What’s on the Horizon for ELDs?

Big rigs with ELDs in sunset
A recent survey revealed that 38 percent of small carriers have not begun to use ELDs in their vehicles, and 33 percent do not have ELDs fully integrated into their fleets.

With the December 2017 deadline looming, some carriers are still hesitant, with lots of questions and concerns.

Maybe the mandate will go away

Reasoning: The Trump administration may reconsider the mandate, or at least push the deadline back. Plus, interested trucking organizations which have fought the mandate before, are still looking at options to block it or delay it.

On the other hand: FMCSA prevailed in a recent lawsuit challenging ELDs and has been determined in their arguments to keep the mandate some industry organizations have filed briefs in support of their argument.

Drivers will leave if ELDs are installed

Reasoning: The number of companies responding to the survey claiming that they lost drivers after putting ELDs in their trucks, and fleet managers hearing chatter among truckers that they would rather find another line of work than drive with an ELD.

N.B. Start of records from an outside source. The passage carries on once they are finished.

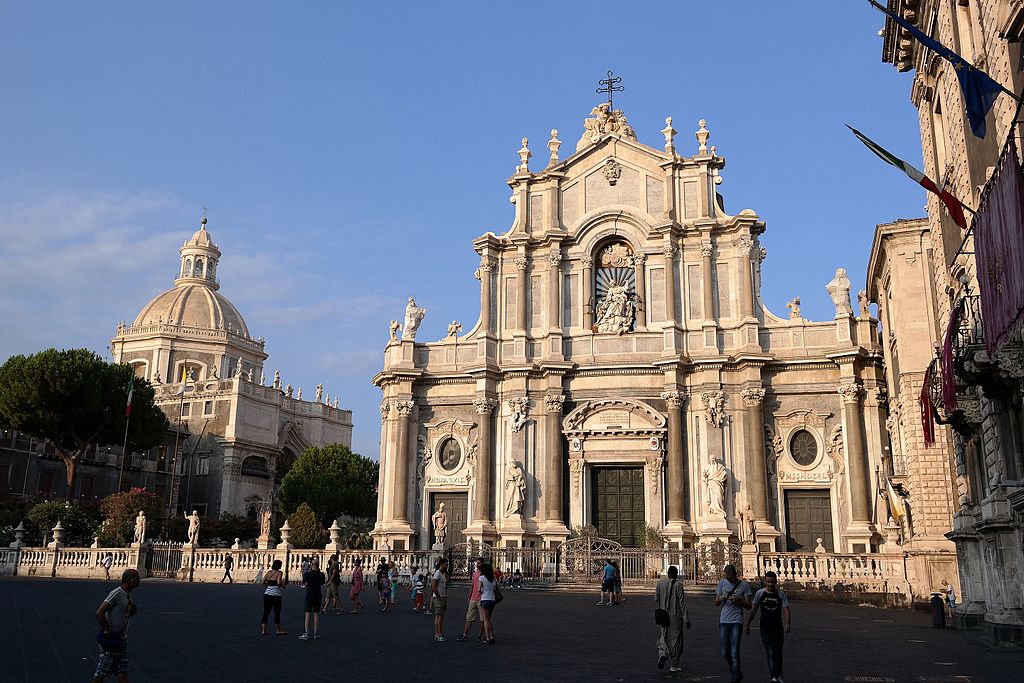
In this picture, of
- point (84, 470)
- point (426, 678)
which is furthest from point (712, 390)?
point (84, 470)

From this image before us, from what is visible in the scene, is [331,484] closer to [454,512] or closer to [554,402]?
[454,512]

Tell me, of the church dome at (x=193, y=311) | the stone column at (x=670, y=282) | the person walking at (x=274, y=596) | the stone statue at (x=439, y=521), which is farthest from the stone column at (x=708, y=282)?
the church dome at (x=193, y=311)

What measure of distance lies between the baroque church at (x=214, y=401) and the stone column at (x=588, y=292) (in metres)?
33.1

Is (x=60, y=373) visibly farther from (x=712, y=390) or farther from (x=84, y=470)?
(x=712, y=390)

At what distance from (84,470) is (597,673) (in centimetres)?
5427

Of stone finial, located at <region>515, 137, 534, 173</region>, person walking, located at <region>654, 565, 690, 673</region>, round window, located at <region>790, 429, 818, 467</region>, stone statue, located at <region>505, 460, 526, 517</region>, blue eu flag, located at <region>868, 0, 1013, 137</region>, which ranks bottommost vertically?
person walking, located at <region>654, 565, 690, 673</region>

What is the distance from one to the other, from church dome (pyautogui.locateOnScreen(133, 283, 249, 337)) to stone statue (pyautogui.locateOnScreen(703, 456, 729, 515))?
174 ft

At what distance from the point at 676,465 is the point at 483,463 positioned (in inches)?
284

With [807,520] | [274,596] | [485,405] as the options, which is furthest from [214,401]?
[274,596]

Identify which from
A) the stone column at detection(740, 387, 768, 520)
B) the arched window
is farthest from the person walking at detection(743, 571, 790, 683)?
the arched window

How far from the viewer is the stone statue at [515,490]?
32.8 m

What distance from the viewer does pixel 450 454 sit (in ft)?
116

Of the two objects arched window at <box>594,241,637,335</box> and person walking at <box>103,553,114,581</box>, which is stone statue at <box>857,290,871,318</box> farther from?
person walking at <box>103,553,114,581</box>

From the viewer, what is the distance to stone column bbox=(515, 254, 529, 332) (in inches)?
1394
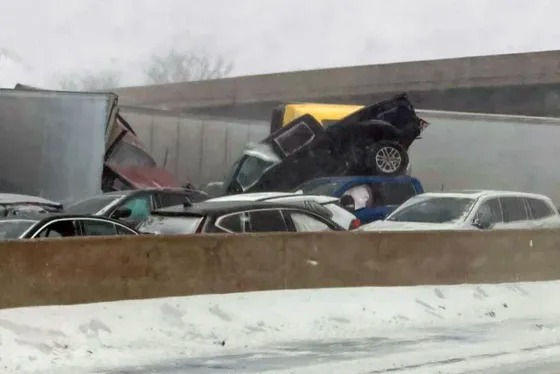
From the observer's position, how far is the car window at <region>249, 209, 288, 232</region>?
15258mm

On the other hand: One carrier respondent said that, anticipating such reaction, the company increased driver pay. Others have found that after making the transition many truckers end up embracing the device. It takes away the dreary task of logging hours, can create a better working relationship with dispatch and actually reduces lost driving time, since paper logs require rounding up time in 15 minute sections and ELDs record to the nearest minute.

Productivity will nosedive

Everyone agrees that there will be a drop in production, because ELDs are designed to eliminate the “cheats” on HOS. Some experts predict an immediate 10-15 percent drop in production that eventually settles down to 5 percent as drivers and the company adapt to the devices (and some large carriers that installed ELDs early confirmed that).

On the other hand: Many carriers found that they could adjust to ELD productivity by better managing driver time, when scheduling loads, choosing delivery routes and so on. They may even have to find ways to reduce the amount of time drivers spend waiting for loading, unloading and other exercises. That requires effort on the part of dispatchers, shippers and receivers, of course.

There’s no doubt that operating with ELDs will change trucking. That, after all, is the intention. Fleet managers and drivers should be asking these kinds of questions and considering their options, with the idea that the mandate will go forward as scheduled. Better to be ready early than need to scramble at the last minute.